* [Directions for this task]: Show each line of the material below that contains the word "distance". Case counts.

────

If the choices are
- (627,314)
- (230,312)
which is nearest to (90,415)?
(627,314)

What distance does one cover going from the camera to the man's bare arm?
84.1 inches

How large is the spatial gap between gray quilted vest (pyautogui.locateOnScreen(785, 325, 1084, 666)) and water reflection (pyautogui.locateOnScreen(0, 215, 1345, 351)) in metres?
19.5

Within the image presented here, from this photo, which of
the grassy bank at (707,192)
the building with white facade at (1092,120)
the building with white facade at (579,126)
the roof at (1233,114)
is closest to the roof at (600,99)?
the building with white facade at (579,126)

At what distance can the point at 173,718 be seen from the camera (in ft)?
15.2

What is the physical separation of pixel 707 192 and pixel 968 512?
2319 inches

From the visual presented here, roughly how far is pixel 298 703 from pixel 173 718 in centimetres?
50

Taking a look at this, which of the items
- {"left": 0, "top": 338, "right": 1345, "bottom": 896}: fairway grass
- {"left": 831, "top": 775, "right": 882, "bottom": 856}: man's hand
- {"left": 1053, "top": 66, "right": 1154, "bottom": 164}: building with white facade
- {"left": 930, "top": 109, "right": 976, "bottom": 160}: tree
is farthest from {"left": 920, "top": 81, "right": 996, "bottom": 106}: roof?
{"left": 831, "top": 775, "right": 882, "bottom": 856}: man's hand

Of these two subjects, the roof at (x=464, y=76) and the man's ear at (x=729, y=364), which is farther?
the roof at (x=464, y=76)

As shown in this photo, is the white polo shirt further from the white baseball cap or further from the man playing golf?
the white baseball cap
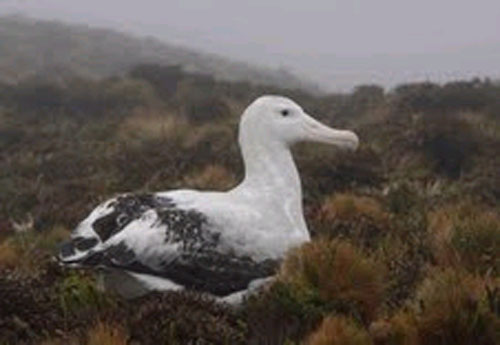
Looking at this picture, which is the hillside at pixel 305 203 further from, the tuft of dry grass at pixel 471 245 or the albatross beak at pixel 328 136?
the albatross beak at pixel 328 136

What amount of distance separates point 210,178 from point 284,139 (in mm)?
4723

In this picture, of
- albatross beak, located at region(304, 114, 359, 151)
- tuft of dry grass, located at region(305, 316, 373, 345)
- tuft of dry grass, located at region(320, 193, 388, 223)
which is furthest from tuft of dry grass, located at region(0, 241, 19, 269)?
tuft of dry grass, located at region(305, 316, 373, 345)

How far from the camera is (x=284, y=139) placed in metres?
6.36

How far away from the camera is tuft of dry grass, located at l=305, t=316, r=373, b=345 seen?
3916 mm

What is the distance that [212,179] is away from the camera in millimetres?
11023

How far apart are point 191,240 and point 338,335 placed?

────

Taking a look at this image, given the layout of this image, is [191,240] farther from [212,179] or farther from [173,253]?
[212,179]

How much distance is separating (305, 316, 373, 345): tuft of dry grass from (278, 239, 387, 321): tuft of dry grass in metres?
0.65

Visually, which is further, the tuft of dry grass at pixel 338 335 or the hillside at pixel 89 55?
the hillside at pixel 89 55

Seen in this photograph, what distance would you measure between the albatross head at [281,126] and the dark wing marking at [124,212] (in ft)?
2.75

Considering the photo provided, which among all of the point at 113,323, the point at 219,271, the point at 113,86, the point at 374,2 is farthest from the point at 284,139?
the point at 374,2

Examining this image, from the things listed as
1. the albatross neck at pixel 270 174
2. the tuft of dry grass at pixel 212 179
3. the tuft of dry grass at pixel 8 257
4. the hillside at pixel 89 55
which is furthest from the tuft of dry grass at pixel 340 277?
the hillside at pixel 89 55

────

* [Right answer]:
What distance does one cover going from the camera to the man's bare arm?
At what distance can the point at 173,718 be seen from the camera (in ft)?
What amount of distance separates point 210,178 from point 284,139 (in mm)?
What is the distance that [212,179] is away from the camera in millimetres?
How much distance is separating (305, 316, 373, 345): tuft of dry grass from (278, 239, 387, 321): tuft of dry grass in metres?
Seen in this photograph, what distance would you measure between the albatross head at [281,126] and the dark wing marking at [124,212] (in ft)?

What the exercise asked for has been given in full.